You didn’t answer the question. I thought it was pretty clear:
Which RCC teachings are infallible, and how many are there?
From the evasion that’s going on in this thread, I can only conclude that you guys don’t know for sure how many infallible teachings there are and which ones they are.
Thanks for discussing it. You have revealed more to me than you may realize.
I am confused on what you are asking. Are you asking for a specific number, as in we go back to the Council of Jerusalem, and from there, count every statement made at an ecumenical council? That seems ridiculous to me, but if you wish to do so, you can go right ahead. You can find most of the ecumenical councils online. Though what you are attempting to do is to turn our living, breathing magisterium into a list or number, which, again, seems ridiculous to me.
Irenaeus said that the Church existed for just this purpose: that if some dispute should arise, the Church would come to a conclusion. You, by adhering to some doctrines (such as the Trinity), and not others (such as apostolic succession), have become your own pope. This, again, is ridiculous.

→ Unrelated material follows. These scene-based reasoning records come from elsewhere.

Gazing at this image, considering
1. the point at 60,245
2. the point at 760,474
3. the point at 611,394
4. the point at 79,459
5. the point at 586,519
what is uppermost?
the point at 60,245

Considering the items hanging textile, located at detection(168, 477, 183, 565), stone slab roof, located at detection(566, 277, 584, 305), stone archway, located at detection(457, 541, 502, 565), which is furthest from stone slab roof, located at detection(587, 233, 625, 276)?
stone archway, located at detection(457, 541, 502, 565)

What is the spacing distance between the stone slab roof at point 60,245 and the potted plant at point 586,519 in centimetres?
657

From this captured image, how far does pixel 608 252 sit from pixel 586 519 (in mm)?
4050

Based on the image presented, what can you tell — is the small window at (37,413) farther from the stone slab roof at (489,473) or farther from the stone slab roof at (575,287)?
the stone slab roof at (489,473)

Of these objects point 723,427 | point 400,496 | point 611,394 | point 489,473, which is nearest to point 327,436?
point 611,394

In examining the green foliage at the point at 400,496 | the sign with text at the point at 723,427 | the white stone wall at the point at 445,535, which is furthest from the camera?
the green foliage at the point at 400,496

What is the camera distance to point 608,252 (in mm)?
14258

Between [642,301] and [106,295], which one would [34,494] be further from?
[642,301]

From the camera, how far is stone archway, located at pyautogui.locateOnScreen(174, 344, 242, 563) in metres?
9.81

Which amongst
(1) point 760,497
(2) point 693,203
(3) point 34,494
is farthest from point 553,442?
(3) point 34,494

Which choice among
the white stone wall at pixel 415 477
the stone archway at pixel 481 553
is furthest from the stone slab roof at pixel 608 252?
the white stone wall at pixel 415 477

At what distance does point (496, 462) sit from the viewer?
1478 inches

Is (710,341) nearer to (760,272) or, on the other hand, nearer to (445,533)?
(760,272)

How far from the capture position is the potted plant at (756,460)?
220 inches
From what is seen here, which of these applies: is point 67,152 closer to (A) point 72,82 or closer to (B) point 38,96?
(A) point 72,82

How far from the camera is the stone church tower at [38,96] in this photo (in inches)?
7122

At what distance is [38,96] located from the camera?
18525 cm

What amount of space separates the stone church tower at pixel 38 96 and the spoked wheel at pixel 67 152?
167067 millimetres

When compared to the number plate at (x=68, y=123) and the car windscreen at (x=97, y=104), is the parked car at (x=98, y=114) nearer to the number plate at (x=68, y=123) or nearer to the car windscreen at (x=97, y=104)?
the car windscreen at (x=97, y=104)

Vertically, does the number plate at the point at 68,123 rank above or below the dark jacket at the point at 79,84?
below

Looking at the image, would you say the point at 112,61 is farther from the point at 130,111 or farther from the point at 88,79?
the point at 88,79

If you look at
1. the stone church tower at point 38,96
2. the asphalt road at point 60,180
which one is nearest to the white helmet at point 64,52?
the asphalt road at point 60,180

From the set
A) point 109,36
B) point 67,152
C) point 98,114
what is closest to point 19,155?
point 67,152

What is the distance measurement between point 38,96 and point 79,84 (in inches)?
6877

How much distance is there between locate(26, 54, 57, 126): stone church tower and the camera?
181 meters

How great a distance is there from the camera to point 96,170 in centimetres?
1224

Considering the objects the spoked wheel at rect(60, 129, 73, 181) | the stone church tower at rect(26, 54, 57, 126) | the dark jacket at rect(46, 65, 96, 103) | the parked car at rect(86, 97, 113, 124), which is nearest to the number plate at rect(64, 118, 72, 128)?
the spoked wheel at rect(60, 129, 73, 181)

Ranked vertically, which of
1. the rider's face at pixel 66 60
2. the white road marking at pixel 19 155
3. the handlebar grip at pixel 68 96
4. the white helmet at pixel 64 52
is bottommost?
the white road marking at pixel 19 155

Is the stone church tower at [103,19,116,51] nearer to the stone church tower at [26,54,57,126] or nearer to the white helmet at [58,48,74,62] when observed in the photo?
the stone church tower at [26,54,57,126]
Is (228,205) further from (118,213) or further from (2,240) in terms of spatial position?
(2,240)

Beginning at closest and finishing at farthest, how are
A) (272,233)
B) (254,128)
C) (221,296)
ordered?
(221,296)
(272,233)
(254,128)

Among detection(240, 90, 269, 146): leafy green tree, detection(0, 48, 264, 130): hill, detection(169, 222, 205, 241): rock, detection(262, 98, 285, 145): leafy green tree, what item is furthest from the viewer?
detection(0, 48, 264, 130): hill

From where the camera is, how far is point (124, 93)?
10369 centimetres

What you and every Protestant posits is essentially that you believe as you believe because you believe it. You have no rhyme or reason to your theology. You have literally decided that God withdrew His Spirit from man (arbitrarily, I might add), and left man only with a book that cannot speak or clarify itself. How He left us with the book, or with doctrines you accept (Trinity, divinity of Christ, dual nature of Christ, inerrancy of Scripture), has become irrelevant and is chalked up to some kind of confused divine will, as though God could let us know these things through councils, but stopped at some point or wasn’t able to continue doing so.
To the subject of this thread, if you’d like an authoritative summary of Church teaching, see the Catechism of the Catholic Church. If you want a number of teachings within it, count them yourself.
I will leave you with two questions:
First, if people today had not been TOLD that Scripture is the Word of God (you know, by words coming out of someone’s mouth, or by someone writing
about Scripture), how would they know that the Protestant Canon is the true Word of God? Or do Bibles in bookstores cry out to passersby? I should like to know if they do, because mine has been silent thus far, and I would love a Bible that can explain to me what it means all of the time.
Second, is there a list of dogmatic or binding Protestant teachings? You know, of the true invisible church? For instance:
is God really a Trinity, or did He just appear in different modes? Was Jesus created by the Father? Does baptism save, or is it even required at all? Do we or do we not have free will? Can one lose their salvation based on their actions or later rejecting God? Which of the Old Testament laws are still in effect, and how is this determined? Did Jesus really multiply the loaves, or was it just a fable about sharing? Is Jesus God, an angel, or simply some kind of spirit? Is the Eucharist consubstantiated, a spiritual presence, or just symbolic? Is homosexuality wrong? Are women supposed to maintain absolute silence in church? Is the weekly celebration supposed to happen on Sabbath or the Lord’s Day? Were presbyters and bishops important or irrelevant during and after the apostles?
I have been wondering these things, and surely the Lord will have imparted such wisdom through the only thing He left us, Scripture, to find the solution. So surely Protestants must have a unified belief on these subjects. Where can I find this list of beliefs?